Other important findings include:

  • Taking into account all business areas (production and service), 78% of the companies included in the report achieved a net financial profit before tax in the second quarter of 2024, compared to 59% in the first quarter of 2024.
  • The average pretax production gain was 17 basis points in the second quarter of 2024, compared to an average net production loss of 25 basis points in the first quarter of 2024 and a loss of 18 basis points a year ago. The average quarterly pretax production gain from the third quarter of 2008 to the most recent quarter is 42 basis points.
  • Average production volume was $492 million per company in the second quarter, compared to $384 million per company in the first quarter. Volume per company averaged 1,503 loans in the second quarter, compared to 1,193 loans in the first quarter.
  • Total production revenues (royalty income, net secondary marketing revenues and inventory spread) decreased to 347 basis points in the second quarter compared to 371 basis points in the first quarter. Average production revenues from the third quarter of 2008 through the most recent quarter are 347 basis points. On a per loan basis, production revenues decreased to $11,499 per loan in the second quarter compared to $11,947 per loan in the first quarter.
  • The purchase share of total originations was 86% (by dollar volume).
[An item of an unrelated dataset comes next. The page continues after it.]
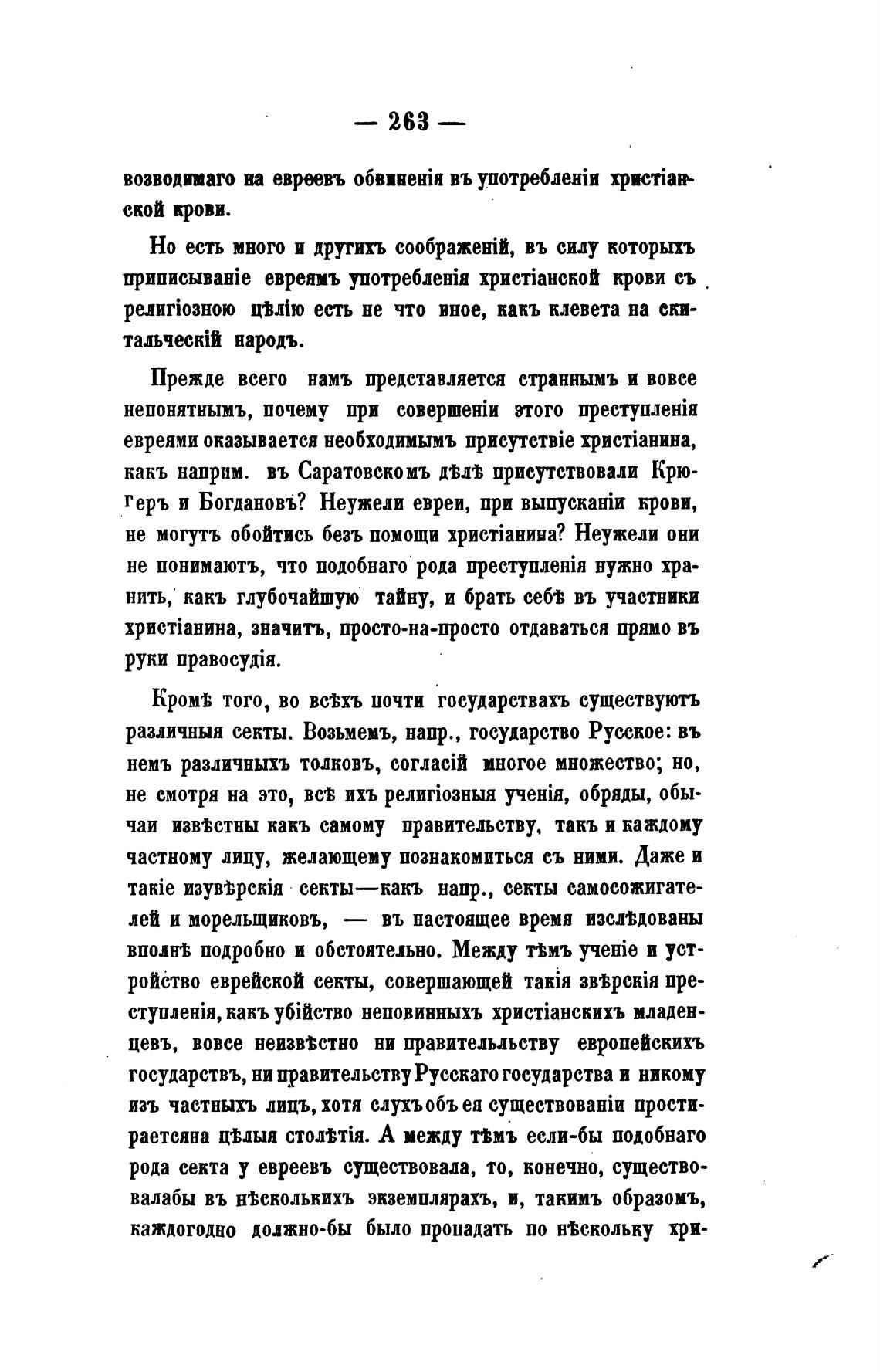 — 263 —

возводимаго на евреевъ обвиненія въ употребленіи христіанской крови.

Но есть много и другихъ соображеній, въ силу которыхъ приписываніе евреямъ употребленія христіанской крови съ религіозною цѣлію есть не что иное, какъ клевета на скитальческій народъ.

Прежде всего намъ представляется страннымъ и вовсе непонятнымъ, почему при совершеніи этого преступленія евреями оказывается необходимымъ присутствіе христіанина, какъ наприм. въ Саратовскомъ дѣлѣ присутствовали Крюгеръ и Богдановъ? Неужели евреи, при выпусканіи крови, не могутъ обойтись безъ помощи христіанина? Неужели они не понимаютъ, что подобнаго рода преступленія нужно хранить, какъ глубочайшую тайну, и брать себѣ въ участники христіанина, значитъ, просто-на-просто отдаваться прямо въ руки правосудія.

Кромѣ того, во всѣхъ почти государствахъ существуютъ различныя секты. Возьмемъ, напр., государство Русское: въ немъ различныхъ толковъ, согласій многое множество; но, не смотря на это, всѣ ихъ религіозныя ученія, обряды, обычаи извѣстны какъ самому правительству, такъ и каждому частному лицу, желающему познакомиться съ ними. Даже и такіе изувѣрскія секты—какъ напр., секты самосожигателей и морельщиковъ, — въ настоящее время изслѣдованы вполнѣ подробно и обстоятельно. Между тѣмъ ученіе и устройство еврейской секты, совершающей такія звѣрскія преступленія, какъ убійство неповинныхъ христіанскихъ младенцевъ, вовсе неизвѣстно ни правительльству европейскихъ государствъ, ни правительству Русскаго государства и никому изъ частныхъ лицъ, хотя слухъ объ ея существованіи простираетсяна цѣлыя столѣтія. А между тѣмъ если-бы подобнаго рода секта у евреевъ существовала, то, конечно, существовалабы въ нѣсколькихъ экземплярахъ, и, такимъ образомъ, каждогодно должно-бы было пропадать по нѣскольку хри-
For the entire mortgage industry, MBA estimates that the purchase share was 78% in the second quarter of 2024.
  • The average loan balance for first mortgages increased to $356,993 in the second quarter (from $345,761 in the first quarter).
  • Total loan production costs – commissions, allowances, occupancy, equipment and other production costs, and corporate allocations – decreased from 395 basis points in the first quarter of 2024 to 330 basis points in the second quarter of 2024. Cost per loan decreased to $10,806 per loan in the second quarter, compared to $12,593 per loan in the first quarter of 2024. From the second quarter of 2008 through last quarter, the average loan production cost was $7,524 per loan.
  • Net financial income from servicing in the second quarter (unannualized) was $69 per loan, down from $82 per loan in the first quarter. Operating income from servicing, which excludes MSR amortization, gains/losses on valuation of servicing rights net of hedging gains/losses and gains/losses on bulk sales of MSRs, was $88 per loan in the second quarter, down from $93 per loan in the first quarter.